ValueError when grouping with max/min as aggregation functions (pandas-1.0.1) #32077

zking1219 · 2020-02-18T16:57:41Z

Code Sample

import pandas as pd # 1.0.1
import numpy as np # 1.18.1

# Simple test case that fails
df_simple = pd.DataFrame({'key': [1,1,2,2,3,3], 'data' : [10,20,30,40,50,60],
                          'good_string' : ['cat','dog','cat','dog','fish','pig'],
                          'bad_string' : ['cat',np.nan,np.nan, np.nan, np.nan, np.nan]})

df_simple_max = df_simple.groupby(['key'], as_index=False, sort=False).max()

>>>line 17, in <module>
    df_simple_max = df_simple.groupby(['key'], as_index=False, sort=False).max()

  File "/usr/local/anaconda3/lib/python3.7/site-packages/pandas/core/groupby/groupby.py", line 1378, in f
    return self._cython_agg_general(alias, alt=npfunc, **kwargs)

  File "/usr/local/anaconda3/lib/python3.7/site-packages/pandas/core/groupby/generic.py", line 1004, in _cython_agg_general
    how, alt=alt, numeric_only=numeric_only, min_count=min_count

  File "/usr/local/anaconda3/lib/python3.7/site-packages/pandas/core/groupby/generic.py", line 1099, in _cython_agg_blocks
    agg_block: Block = block.make_block(result)

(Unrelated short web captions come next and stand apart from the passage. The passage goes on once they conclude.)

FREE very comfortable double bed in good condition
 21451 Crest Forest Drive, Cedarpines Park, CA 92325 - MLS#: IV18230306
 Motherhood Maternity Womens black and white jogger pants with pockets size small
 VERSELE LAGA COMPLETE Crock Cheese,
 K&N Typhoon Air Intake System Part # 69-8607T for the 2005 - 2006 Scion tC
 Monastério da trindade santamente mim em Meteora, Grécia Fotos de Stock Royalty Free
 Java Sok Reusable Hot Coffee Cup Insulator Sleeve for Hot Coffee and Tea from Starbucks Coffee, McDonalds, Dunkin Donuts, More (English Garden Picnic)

  File "/usr/local/anaconda3/lib/python3.7/site-packages/pandas/core/internals/blocks.py", line 273, in make_block
    return make_block(values, placement=placement, ndim=self.ndim)

  File "/usr/local/anaconda3/lib/python3.7/site-packages/pandas/core/internals/blocks.py", line 3041, in make_block
    return klass(values, ndim=ndim, placement=placement)

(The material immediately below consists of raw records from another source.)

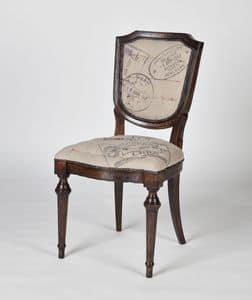 Immagine di Art. 582, sedia pranzo sedile e schienale imbottito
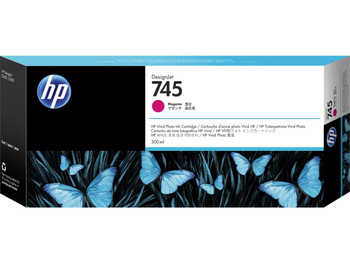 HP 745 300ml Magenta DesignJet Ink Cartridge (F9K01A)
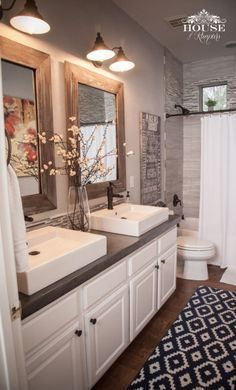 Rustic Accents Gray Bathroom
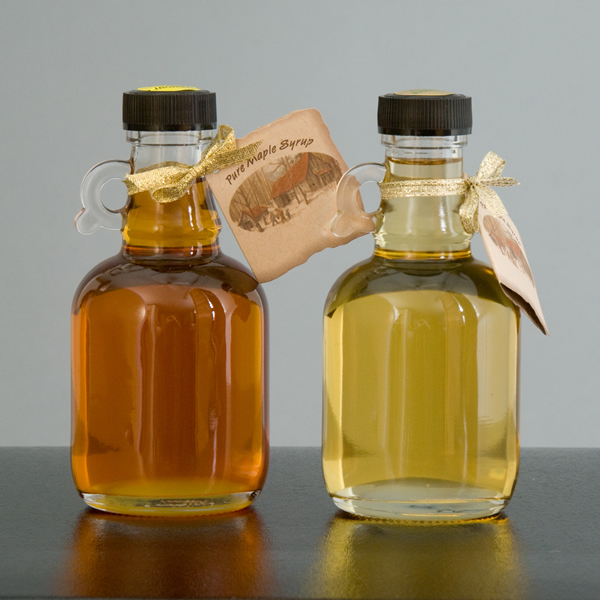 Maple Syrup in Glass Bottles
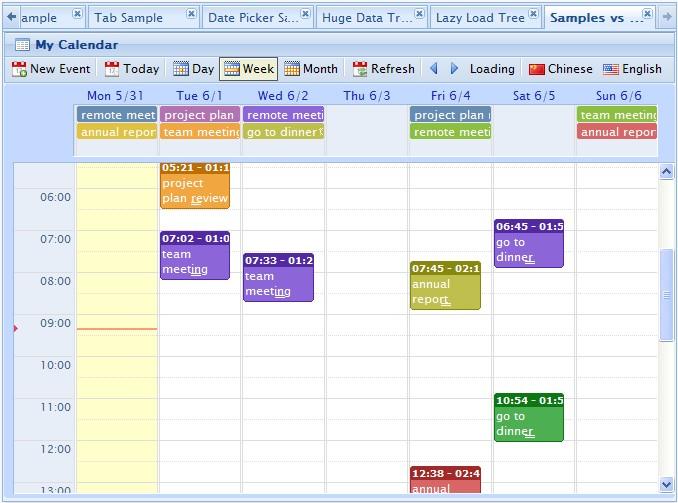Best Jquery Calendars 30 Best Free Calendar Datepicker Jquery Plugins Jquery Event Calendar Plugin Free Web Resources For
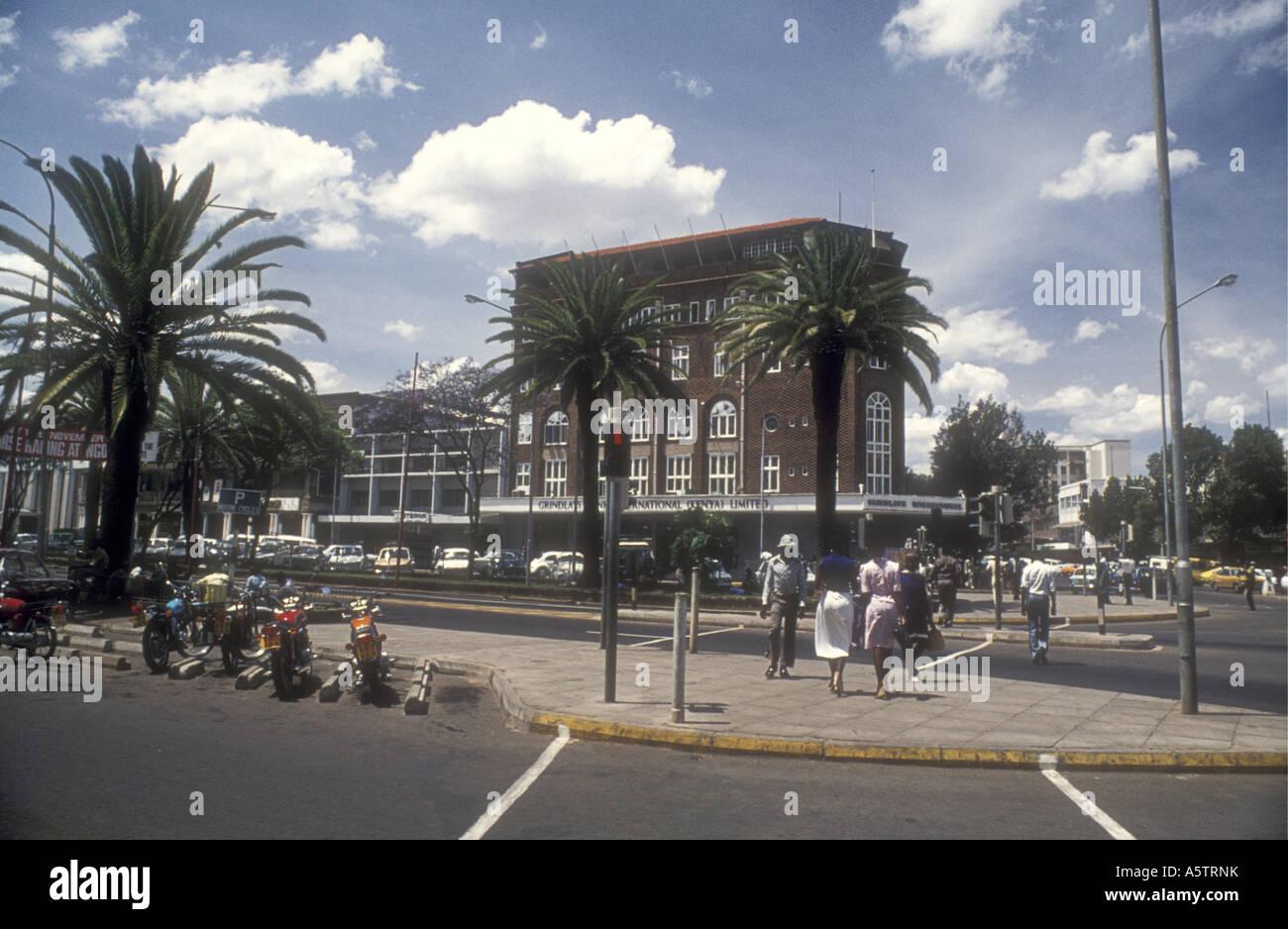 National Grindlays Bank International Kenya Limited Nairobi Kenya East Africa - Stock Image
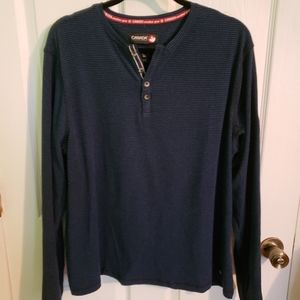 Nwt Canada Weather Gear LS Top size Large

  File "/usr/local/anaconda3/lib/python3.7/site-packages/pandas/core/internals/blocks.py", line 2589, in __init__
    super().__init__(values, ndim=ndim, placement=placement)

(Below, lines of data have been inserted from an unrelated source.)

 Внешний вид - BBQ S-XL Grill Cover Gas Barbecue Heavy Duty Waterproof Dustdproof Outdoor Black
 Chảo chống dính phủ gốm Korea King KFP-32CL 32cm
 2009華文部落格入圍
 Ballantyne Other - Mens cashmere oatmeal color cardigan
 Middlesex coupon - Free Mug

  File "/usr/local/anaconda3/lib/python3.7/site-packages/pandas/core/internals/blocks.py", line 125, in __init__
    f"Wrong number of items passed {len(self.values)}, "

ValueError: Wrong number of items passed 1, placement implies 2
-------------

# Add one more legitimate string value to the 'bad_string' column and it works
df_simple = pd.DataFrame({'key': [1,1,2,2,3,3], 'data' : [10,20,30,40,50,60],
                          'good_string' : ['cat','dog','cat','dog','fish','pig'],
                          'bad_string' : ['cat','dog',np.nan, np.nan, np.nan, np.nan]})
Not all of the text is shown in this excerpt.